Polybase Configuration With Cloudera 5

In this article i’ll try to describe the required configuration steps to setup Polybase in SQLServer 2016 for Cloudera CDH5.

Intro

Before starting the the configuration steps, let’s just try to understand why this is being done.

Sqoop

Sqoop is one of the most used tools to transfer data from the Relational World to BigData infrastructures. It relies on JDBC connectors to transfer data between SQLServer and HDFS.

Performance

The transfer process to SQLServer via sqoop is taking quite a lot, so the objective of this PoC is to verify if PolyBase alternative for dumping data in/out the cluster and understand if there is a improvement on existing processes.

Setup Process

Obtain the cluster configuration files

In order to configure Polybase for you Cloudera cluster one should first gather from CM the client configurations for HDFS and YARN.

After downloading the configs you need to update the following files:

  • yarn-site.xml
  • mapred-site.xml
  • hdfs-site.xml

Copy this files to your SQLServer instance where Polybase will be installed.

The usual path is

C:\Program Files\Microsoft SQL Server\MSSQL13.MSSQLSERVER\MSSQL\Binn\Polybase\Hadoop\conf  

Note: Please note, that when PolyBase authenticates to a Kerberos secured cluster, we require the hadoop.rpc.protection setting to be set to authentication.
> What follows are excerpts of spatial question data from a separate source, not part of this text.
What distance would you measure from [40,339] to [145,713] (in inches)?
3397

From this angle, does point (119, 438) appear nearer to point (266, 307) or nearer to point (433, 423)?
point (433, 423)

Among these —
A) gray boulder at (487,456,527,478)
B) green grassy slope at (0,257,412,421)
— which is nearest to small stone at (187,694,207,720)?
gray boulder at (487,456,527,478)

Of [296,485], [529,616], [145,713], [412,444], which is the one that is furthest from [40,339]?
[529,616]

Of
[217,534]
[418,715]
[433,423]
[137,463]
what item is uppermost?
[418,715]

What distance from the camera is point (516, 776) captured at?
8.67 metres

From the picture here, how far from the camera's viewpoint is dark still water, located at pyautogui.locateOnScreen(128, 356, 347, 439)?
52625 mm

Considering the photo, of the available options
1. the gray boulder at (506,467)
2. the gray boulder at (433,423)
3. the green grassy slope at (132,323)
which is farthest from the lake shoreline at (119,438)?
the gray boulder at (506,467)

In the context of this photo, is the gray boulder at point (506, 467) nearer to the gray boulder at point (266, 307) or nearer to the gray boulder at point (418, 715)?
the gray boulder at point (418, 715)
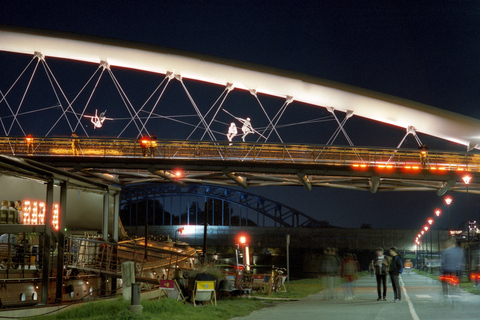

This will leave the data communication between Hadoop nodes unencrypted.

Activate the required Feature

On the SQLServer you are going to activate Polybase make sure you have the required pre-requisites

  • 64-bit SQL Server Evaluation edition
  • Microsoft .NET Framework 4.5.
  • Oracle Java SE RunTime Environment (JRE) version 7.51 or higher (64-bit)
  • Minimum memory: 4GB
  • Minimum hard disk space: 2GB
  • TCP/IP must be enabled for Polybase to function correctly.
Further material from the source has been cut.